Jump to content
aberdeen-music

Quick Questions


Frosty Jack

Recommended Posts

Can someone explain equity to me?

This is maybe not a quick question, but wondering if there are any financial experts on the board. I got offered equity in my company but I have little to no understanding of what that entails. I mean, I get the jist - i 'own' a tiny percentage of the company so if they get bought over or file an IPO I can cash in in some way but other than that i'm pretty clueless.

I'm no expert but I understand equity as the increased value of something. To borrow against the equity in your house means to take a loan out with the collateral being the increase in price from when you took a mortage out initially until the time of the equity loan. I'd imagine your situation would mean if the equity, the value,of your company increases, in return for your investment you receive a percentage of the increase in value of said company. Hope this helps!

Link to comment
Share on other sites

Equity trading means the buying and sellong of shares in your company. Assuming that they're publicly traded shares, it sounds like they're giving you the opportunity to buy shares. A lot of companies do it via sharesave schemes or buy-as-you-earn schemes. Basically you get the chance to buy shares in the company (the idea being that when people own a share in their company, however small, the incentive is there to make the company succeed).

What's the company?

Link to comment
Share on other sites

From the sounds of what ca_gere is saying, the company doesn't appear to have public traded shares. As he mentioned if they go for IPO he can cash in and get shares.

I don't know if this is an under the table way for the company to make some money, without having to go to the banks who would require repayments.

If he isn't getting anything in return for his investment, I wouldn't recomend it - as if the company goes bust you can bet he is going to be the last one to be repayed by the creditors, as they go for the companies owed the most first.

▶ _WRITTEN TASK 1_: In the records, replace "glass of tea" with "cup of tea" in the lines from the line with "How far do glass" to the line with "Is (529,805) further", and give those lines again with everything else unchanged.

▶ _INFORMATION PROVIDED_:

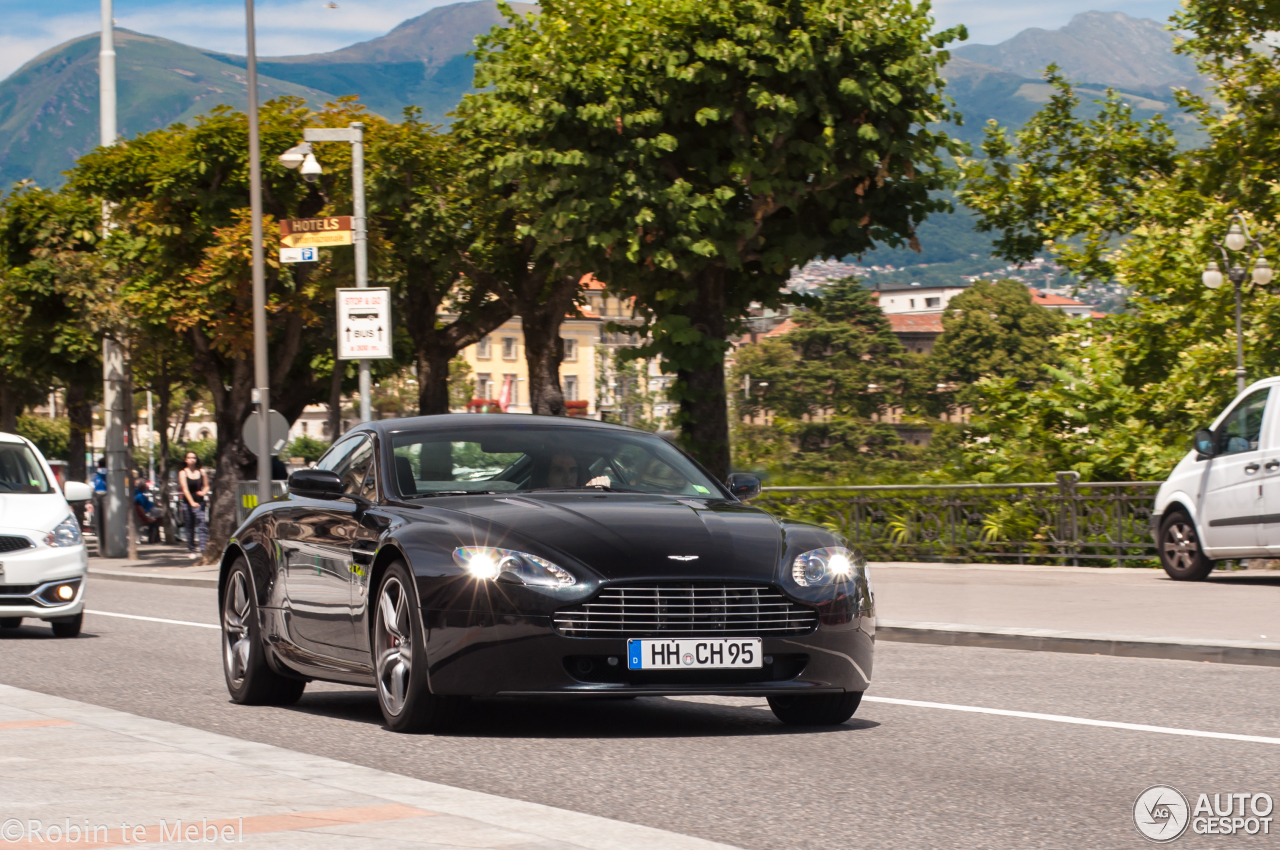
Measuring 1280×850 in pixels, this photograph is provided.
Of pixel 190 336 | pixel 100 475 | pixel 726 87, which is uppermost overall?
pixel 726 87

==

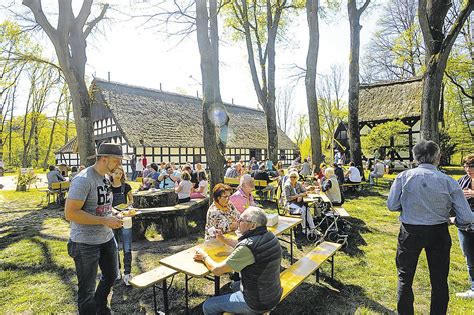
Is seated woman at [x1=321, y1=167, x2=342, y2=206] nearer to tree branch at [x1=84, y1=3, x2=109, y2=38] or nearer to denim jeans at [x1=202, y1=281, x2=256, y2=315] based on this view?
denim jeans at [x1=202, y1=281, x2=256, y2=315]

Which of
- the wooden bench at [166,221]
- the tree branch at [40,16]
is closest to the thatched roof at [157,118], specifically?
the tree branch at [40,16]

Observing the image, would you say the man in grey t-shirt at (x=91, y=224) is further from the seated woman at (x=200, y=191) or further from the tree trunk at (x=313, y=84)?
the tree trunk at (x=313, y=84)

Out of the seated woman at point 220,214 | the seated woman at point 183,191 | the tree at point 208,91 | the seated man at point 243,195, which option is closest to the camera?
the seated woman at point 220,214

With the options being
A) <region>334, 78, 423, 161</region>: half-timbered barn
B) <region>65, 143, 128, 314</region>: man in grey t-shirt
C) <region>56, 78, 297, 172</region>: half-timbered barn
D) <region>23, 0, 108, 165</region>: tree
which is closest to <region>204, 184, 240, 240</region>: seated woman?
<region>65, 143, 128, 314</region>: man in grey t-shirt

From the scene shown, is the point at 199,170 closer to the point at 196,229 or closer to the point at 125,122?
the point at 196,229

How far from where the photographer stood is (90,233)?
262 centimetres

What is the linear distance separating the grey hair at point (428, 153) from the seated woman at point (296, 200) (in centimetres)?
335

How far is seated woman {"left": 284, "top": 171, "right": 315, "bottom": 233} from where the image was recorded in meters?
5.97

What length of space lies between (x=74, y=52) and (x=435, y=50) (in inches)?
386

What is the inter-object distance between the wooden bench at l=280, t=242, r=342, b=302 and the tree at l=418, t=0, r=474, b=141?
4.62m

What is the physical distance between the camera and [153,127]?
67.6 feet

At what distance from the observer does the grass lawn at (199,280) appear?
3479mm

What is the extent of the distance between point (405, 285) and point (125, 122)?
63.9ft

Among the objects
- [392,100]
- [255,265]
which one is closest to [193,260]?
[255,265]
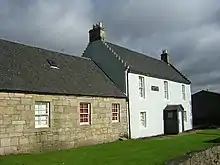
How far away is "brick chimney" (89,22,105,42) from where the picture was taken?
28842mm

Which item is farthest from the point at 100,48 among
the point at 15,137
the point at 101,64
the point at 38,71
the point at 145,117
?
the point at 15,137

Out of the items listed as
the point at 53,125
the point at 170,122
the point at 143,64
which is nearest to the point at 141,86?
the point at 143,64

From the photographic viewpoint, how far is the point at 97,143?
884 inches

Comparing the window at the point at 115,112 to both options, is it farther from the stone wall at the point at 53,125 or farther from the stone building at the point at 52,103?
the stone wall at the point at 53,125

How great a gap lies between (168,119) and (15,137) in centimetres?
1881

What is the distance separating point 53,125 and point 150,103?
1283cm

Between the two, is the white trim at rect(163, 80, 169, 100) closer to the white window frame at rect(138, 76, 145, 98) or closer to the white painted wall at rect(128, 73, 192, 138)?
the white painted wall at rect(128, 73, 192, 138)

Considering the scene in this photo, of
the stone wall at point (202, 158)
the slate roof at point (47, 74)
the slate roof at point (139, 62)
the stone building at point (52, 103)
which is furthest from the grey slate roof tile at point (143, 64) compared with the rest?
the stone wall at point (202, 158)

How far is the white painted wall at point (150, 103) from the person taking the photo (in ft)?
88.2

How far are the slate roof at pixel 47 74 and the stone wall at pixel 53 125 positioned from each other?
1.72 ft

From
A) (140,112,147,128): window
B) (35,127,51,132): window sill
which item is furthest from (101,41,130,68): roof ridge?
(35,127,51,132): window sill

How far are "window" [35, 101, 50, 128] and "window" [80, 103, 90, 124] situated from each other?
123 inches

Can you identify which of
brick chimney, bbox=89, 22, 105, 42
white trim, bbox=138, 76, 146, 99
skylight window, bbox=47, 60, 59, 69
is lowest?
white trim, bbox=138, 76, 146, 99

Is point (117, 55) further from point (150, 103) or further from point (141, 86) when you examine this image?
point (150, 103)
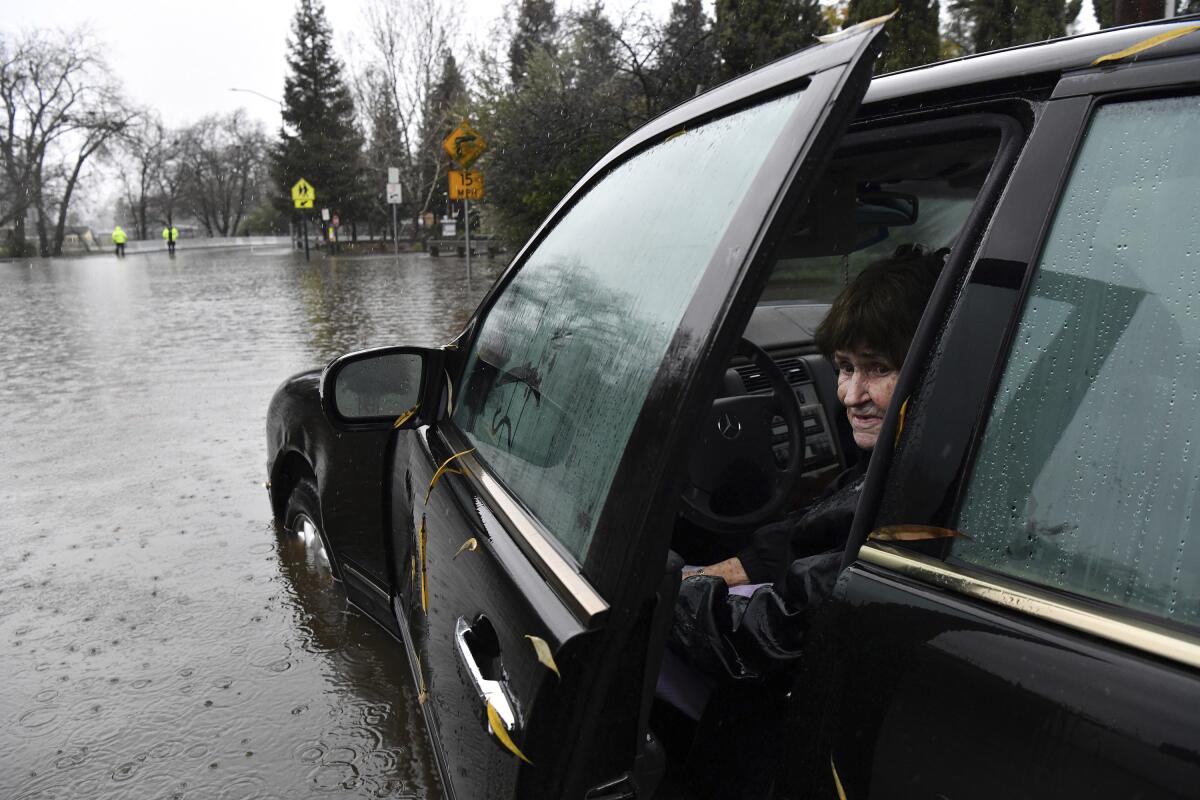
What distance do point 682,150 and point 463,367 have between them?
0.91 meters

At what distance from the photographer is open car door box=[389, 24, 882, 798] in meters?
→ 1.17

* * *

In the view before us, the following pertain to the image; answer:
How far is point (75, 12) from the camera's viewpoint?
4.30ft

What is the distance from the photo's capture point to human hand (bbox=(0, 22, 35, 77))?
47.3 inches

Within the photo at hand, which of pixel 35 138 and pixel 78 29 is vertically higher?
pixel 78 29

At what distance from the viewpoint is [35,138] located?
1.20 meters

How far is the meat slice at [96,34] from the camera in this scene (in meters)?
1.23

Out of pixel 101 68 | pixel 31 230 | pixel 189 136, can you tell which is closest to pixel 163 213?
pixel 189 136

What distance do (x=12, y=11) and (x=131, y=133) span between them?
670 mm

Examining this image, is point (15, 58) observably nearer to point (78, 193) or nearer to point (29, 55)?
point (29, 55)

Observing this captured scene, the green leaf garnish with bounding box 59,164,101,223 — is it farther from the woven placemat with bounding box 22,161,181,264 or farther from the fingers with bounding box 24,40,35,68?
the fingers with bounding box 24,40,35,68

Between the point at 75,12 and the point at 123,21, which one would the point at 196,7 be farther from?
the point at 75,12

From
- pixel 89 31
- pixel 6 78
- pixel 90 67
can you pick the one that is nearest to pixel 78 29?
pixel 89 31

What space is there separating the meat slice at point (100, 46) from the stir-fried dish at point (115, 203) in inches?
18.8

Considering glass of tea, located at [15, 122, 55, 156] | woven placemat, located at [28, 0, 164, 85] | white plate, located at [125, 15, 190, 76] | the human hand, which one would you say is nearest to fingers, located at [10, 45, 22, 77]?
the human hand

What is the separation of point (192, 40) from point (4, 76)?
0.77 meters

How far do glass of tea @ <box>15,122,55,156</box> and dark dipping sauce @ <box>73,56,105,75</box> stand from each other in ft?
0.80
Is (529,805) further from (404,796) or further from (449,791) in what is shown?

▶ _WRITTEN TASK 2_: In the forum thread about equity, which two events does the original poster say would let them cash in?

▶ _RIGHT ANSWER 1_:
How far do cup of tea @ <box>15,122,55,156</box> and dark dipping sauce @ <box>73,56,105,75</box> stand from each other in ft?
0.80
Is (529,805) further from (404,796) or further from (449,791) in what is shown?

▶ _RIGHT ANSWER 2_: The company getting bought over or filing an IPO.